What is required:
Could you continue the page on reference datasets for the workshop, picking up right after its last line?

Document excerpt:
◆ ◆ ◆ ◆ ◆ ◆ ◆
Reference Datasets for the Workshop

This page lists ten classic, freely available datasets that can be loaded directly from the internet — no local files needed. Each entry includes the original academic source, a code snippet to load the data, a quick exploration command, and a basic visualisation.

Note

The last three datasets (MNIST, Fashion-MNIST, CIFAR-10) are large image collections and may take several minutes to download. They are included here for reference but are not recommended for use during the timed hands-on exercises. Start with Titanic, Iris, Palmer Penguins, or Gapminder for the exercises.

Quick reference

Dataset

Size

Good for

Titanic

891 rows

Bar charts, survival analysis, categorical comparisons

Iris

150 rows

Scatter plots, species comparison, classification basics

Palmer Penguins

344 rows

Scatter plots, multi-species comparison, missing values

Wine Quality

1 599 rows

Distribution plots, regression, continuous quality scores

Tips

244 rows

Scatter, correlation, categorical colour coding

Diamonds

53 940 rows

Large-scale exploration, overplotting, sampling strategies

Gapminder

Multi-year country data

Time series, bubble charts, storytelling with data

MNIST

70 000 images (28×28 px)

Image classification, neural network basics

Fashion-MNIST

70 000 images (28×28 px)

Image classification, drop-in MNIST replacement

CIFAR-10

60 000 images (32×32 px, colour)

Colour image classification


Titanic

Passenger survival data from the 1912 disaster of the RMS Titanic. Features include passenger class (Pclass), sex, age, fare paid, cabin, port of embarkation, and whether the passenger survived. The most widely used introductory dataset for classification and exploratory data analysis.

Source: Various versions in circulation; this one comes from the pandas documentation. Underlying records from Encyclopedia Titanica.

Load:

import pandas as pd
url = "https://raw.githubusercontent.com/pandas-dev/pandas/master/doc/data/titanic.csv"
titanic = pd.read_csv(url, index_col='Name')
titanic.head()

Explore:

titanic.describe()

Visualise:

import altair as alt
alt.Chart(titanic.reset_index()).mark_bar().encode(
    x=alt.X('Age:Q', bin=True),
    y='count()',
    color='Survived:N'
).properties(title='Survival by Age')

Iris

Measurements of 150 iris flowers across three species (Iris setosa, I. versicolor, I. virginica). Four numeric features: sepal length, sepal width, petal length, petal width (all in cm). The most famous classification benchmark dataset in machine learning, introduced by statistician R. A. Fisher in 1936.

Source: Fisher, R. A. (1936). “The use of multiple measurements in taxonomic problems.” Annals of Eugenics, 7(2), 179–188. DOI: 10.1111/j.1469-1809.1936.tb02137.x. Data originally collected by Edgar Anderson (1935).

Load:

import pandas as pd
from sklearn.datasets import load_iris

iris_raw = load_iris()
iris = pd.DataFrame(iris_raw.data, columns=iris_raw.feature_names)
iris['species'] = [iris_raw.target_names[t] for t in iris_raw.target]
iris.head()
◆ ◆ ◆ ◆ ◆ ◆ ◆
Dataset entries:

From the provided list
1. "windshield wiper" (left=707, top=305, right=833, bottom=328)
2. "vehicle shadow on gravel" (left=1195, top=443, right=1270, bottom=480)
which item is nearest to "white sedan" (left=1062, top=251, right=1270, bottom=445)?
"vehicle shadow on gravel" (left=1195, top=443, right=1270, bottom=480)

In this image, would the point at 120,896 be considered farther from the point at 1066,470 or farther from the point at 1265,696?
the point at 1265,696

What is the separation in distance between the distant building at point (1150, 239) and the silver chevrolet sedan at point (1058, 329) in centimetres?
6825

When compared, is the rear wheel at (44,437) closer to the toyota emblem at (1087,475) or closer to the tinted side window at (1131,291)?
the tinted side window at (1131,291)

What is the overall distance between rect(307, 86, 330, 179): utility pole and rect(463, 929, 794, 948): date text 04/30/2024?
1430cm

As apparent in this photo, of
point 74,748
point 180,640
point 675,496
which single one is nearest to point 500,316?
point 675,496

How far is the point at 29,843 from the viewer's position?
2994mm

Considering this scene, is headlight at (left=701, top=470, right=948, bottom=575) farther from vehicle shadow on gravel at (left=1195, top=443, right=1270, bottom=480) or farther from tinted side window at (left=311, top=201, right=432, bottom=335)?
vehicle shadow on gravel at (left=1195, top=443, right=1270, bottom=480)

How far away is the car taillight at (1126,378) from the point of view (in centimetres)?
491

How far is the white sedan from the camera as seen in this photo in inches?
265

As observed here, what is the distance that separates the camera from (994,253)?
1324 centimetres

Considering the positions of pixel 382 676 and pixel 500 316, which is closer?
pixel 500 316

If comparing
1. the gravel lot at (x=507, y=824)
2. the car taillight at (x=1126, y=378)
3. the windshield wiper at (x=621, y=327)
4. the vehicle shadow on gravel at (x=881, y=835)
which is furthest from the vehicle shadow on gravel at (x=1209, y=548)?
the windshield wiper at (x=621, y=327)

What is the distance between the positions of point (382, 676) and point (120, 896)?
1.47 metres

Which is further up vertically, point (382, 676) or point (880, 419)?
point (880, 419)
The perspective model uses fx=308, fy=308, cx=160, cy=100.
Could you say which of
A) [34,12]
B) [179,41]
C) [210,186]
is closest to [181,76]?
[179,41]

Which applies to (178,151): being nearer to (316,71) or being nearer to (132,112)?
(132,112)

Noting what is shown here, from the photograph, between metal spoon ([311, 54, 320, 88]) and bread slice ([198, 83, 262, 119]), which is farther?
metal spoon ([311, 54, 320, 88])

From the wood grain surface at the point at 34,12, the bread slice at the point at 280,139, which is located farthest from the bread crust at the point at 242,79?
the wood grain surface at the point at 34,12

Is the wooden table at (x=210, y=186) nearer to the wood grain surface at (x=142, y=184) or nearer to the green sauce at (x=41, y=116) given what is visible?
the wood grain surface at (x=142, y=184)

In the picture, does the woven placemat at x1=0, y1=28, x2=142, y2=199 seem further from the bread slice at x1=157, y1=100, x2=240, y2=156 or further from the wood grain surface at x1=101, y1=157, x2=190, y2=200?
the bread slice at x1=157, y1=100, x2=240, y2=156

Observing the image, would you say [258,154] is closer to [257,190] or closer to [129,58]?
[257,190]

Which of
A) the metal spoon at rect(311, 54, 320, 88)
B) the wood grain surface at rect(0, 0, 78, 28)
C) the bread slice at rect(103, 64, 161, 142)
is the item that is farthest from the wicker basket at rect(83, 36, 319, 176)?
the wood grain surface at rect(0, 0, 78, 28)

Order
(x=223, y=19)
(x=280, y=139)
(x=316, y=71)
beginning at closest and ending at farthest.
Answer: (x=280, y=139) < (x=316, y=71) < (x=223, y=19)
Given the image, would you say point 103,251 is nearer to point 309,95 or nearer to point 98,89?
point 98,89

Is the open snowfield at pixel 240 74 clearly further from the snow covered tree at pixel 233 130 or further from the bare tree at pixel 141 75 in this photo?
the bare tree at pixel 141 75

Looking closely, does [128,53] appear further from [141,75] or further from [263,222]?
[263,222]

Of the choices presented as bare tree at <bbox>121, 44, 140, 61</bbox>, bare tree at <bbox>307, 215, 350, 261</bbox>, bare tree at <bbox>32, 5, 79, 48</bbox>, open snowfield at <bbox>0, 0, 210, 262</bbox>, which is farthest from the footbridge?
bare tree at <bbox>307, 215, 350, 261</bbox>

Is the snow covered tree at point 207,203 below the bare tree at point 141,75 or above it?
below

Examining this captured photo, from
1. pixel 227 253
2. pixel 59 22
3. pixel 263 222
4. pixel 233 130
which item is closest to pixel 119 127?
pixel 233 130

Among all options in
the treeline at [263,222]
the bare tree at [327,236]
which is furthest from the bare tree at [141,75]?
◆ ◆ ◆ ◆ ◆ ◆ ◆
Response for this exercise:
Explore:

iris.describe()

Visualise:

import altair as alt
alt.Chart(iris).mark_circle(size=60).encode(
    x='petal length (cm):Q',
    y='petal width (cm):Q',
    color='species:N',
    tooltip=iris.columns.tolist()
).properties(title='Iris: Petal Dimensions by Species')

Palmer Penguins

Measurements of 344 penguins from three species (Adélie, Chinstrap, Gentoo) on three islands in the Palmer Archipelago, Antarctica. Features include bill length, bill depth, flipper length, body mass, island, and sex. Recommended as a modern, more intuitive replacement for the Iris dataset — and it has a more interesting story behind it.

Source: Horst, A. M., Hill, A. P., & Gorman, K. B. (2020). palmerpenguins: Palmer Archipelago (Antarctica) penguin data. R package. DOI: 10.5281/zenodo.3960218. Original measurements: Gorman, K. B., Williams, T. D., & Fraser, W. R. (2014). PLOS ONE, 9(3), e90081. DOI: 10.1371/journal.pone.0090081.

Load:

import pandas as pd
url = "https://raw.githubusercontent.com/allisonhorst/palmerpenguins/main/inst/extdata/penguins.csv"
penguins = pd.read_csv(url)
penguins.head()

Explore:

penguins.describe()

Visualise:

import altair as alt
alt.Chart(penguins).mark_circle(size=60).encode(
    x='bill_length_mm:Q',
    y='flipper_length_mm:Q',
    color='species:N',
    tooltip=['species', 'island', 'bill_length_mm', 'body_mass_g']
).properties(title='Penguins: Bill Length vs Flipper Length')

Wine Quality

Chemical analysis of 1 599 red Portuguese Vinho Verde wines, each rated for quality on a scale from 0 to 10 by wine experts. Features include fixed acidity, volatile acidity, citric acid, residual sugar, chlorides, free and total sulfur dioxide, density, pH, sulphates, and alcohol. Good for both regression (predicting the quality score) and classification (good vs. average vs. poor wine).

Source: Cortez, P., Cerdeira, A., Almeida, F., Matos, T., & Reis, J. (2009). “Modeling wine preferences by data mining from physicochemical properties.” Decision Support Systems, 47(4), 547–553. Available at the UCI Machine Learning Repository.

Load:

import pandas as pd
url = "https://archive.ics.uci.edu/ml/machine-learning-databases/wine-quality/winequality-red.csv"
wine = pd.read_csv(url, sep=';')
wine.head()

Explore:

wine.describe()

Visualise:

import altair as alt
alt.Chart(wine).mark_bar().encode(
    x='quality:O',
    y='count()',
).properties(title='Distribution of Wine Quality Ratings')

Tips

244 restaurant bills recorded by a waiter over several months. Features include total bill, tip amount, sex of the bill payer, smoker status, day of the week, meal time (Lunch/Dinner), and party size. A classic dataset for exploring correlations and building simple regression models.

Source: Bryant, P. G. & Smith, M. A. (1995). Practical Data Analysis: Case Studies in Business Statistics. Richard D. Irwin Publishing. Popularised in Python by the seaborn library.

Load:

import seaborn as sns
tips = sns.load_dataset('tips')
tips.head()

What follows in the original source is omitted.